Preparation for Responding to a Pandemic
Epidemiology is a well-studied subject. Many academic and government agency institutions in the United States have considered what would be necessary to respond in a rapid and effective manner to a viral pandemic. Unfortunately, the current U.S, administration under President Trump dismissed advice on these preparations and reduced the federal government infrastructure to carry out such a response. When the scope of the epidemic first became apparent, the response from the federal government was seriously delayed. The messaging to the public was very fragmented, confusing, and contradictory, so people were slow to mobilize to take sufficient actions to be effective, as were done in many other countries around the world.
The Trump Administration was extremely slow in invoking the Defense Production Act to require domestic manufacturers to produce medical equipment such as ventilators and supplies as personal protective equipment to meet emergency medical system needs for the COVID-19 pandemic.
Systems aspect: Listen to the best scientific expertise about the necessary preparations for a problem and take action proactively.
The Need for Policy Simulators
I believe the COVID-19 pandemic points to the urgent need to develop simulators that decision-makers can use to explore the possible consequences of policy decisions, particularly the consequences in the longer run.
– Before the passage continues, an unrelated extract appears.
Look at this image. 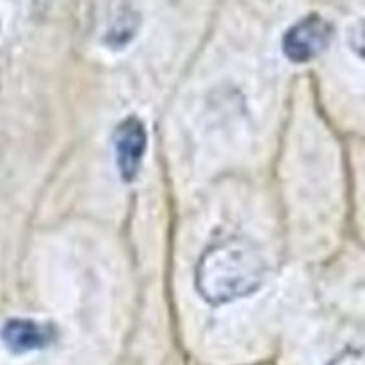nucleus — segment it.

Just as pilots practice how to respond to emergency conditions in flight simulators, decision-makers need to be exposed to realistic potential emergency conditions in their fields in a simulated environment. They can then see how different alternatives would likely work out, to help guide the best choices.
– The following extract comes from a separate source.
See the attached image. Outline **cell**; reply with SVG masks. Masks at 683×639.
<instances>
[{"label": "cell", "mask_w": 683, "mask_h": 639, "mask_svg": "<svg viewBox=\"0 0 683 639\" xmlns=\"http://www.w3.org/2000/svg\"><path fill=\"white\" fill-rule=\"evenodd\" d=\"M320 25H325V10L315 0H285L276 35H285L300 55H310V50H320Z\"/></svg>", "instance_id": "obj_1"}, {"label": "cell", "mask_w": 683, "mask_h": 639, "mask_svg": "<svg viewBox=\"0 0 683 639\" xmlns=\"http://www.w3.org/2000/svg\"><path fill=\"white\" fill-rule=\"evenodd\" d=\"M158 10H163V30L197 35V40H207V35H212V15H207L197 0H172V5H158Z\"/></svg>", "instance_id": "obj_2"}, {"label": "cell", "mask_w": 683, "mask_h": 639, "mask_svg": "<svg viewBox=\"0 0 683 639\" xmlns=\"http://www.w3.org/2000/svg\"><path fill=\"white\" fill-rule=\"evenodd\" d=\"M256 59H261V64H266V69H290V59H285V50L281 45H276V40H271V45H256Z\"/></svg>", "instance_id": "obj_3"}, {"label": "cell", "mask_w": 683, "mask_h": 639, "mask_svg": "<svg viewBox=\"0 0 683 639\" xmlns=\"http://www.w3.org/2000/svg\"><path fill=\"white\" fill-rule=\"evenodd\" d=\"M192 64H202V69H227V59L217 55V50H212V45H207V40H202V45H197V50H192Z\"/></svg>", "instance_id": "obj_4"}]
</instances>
Systems aspect: Give decision makers better tools to understand emergency conditions and select appropriate responses.
While all appropriate suggestions, part of the be-prepared-for-the-next-one challenge is maintaining focus once the immediacy of the crisis diminishes. I would have to dig to find the sources, but I recall that the few hospitals that had stockpiles of necessary supplies were those in which a physician had “championed” such preparedness (and found funding) despite the efforts by more senior managers to reduce expenses by cutting the costs of acquiring and maintaining these “unused” supplies. How do you sustain investments with no pay-back for 5 or 10 years, while budgets are scrutinized and reviewed year-to-year (or worse, quarterly)?
Jerry,
Excellent point. Maximizing efficiency and reducing costs will always conflict with preparedness for infrequent dire events. “Why do we need those crash fire trucks at the airport? They haven’t been used in five years!”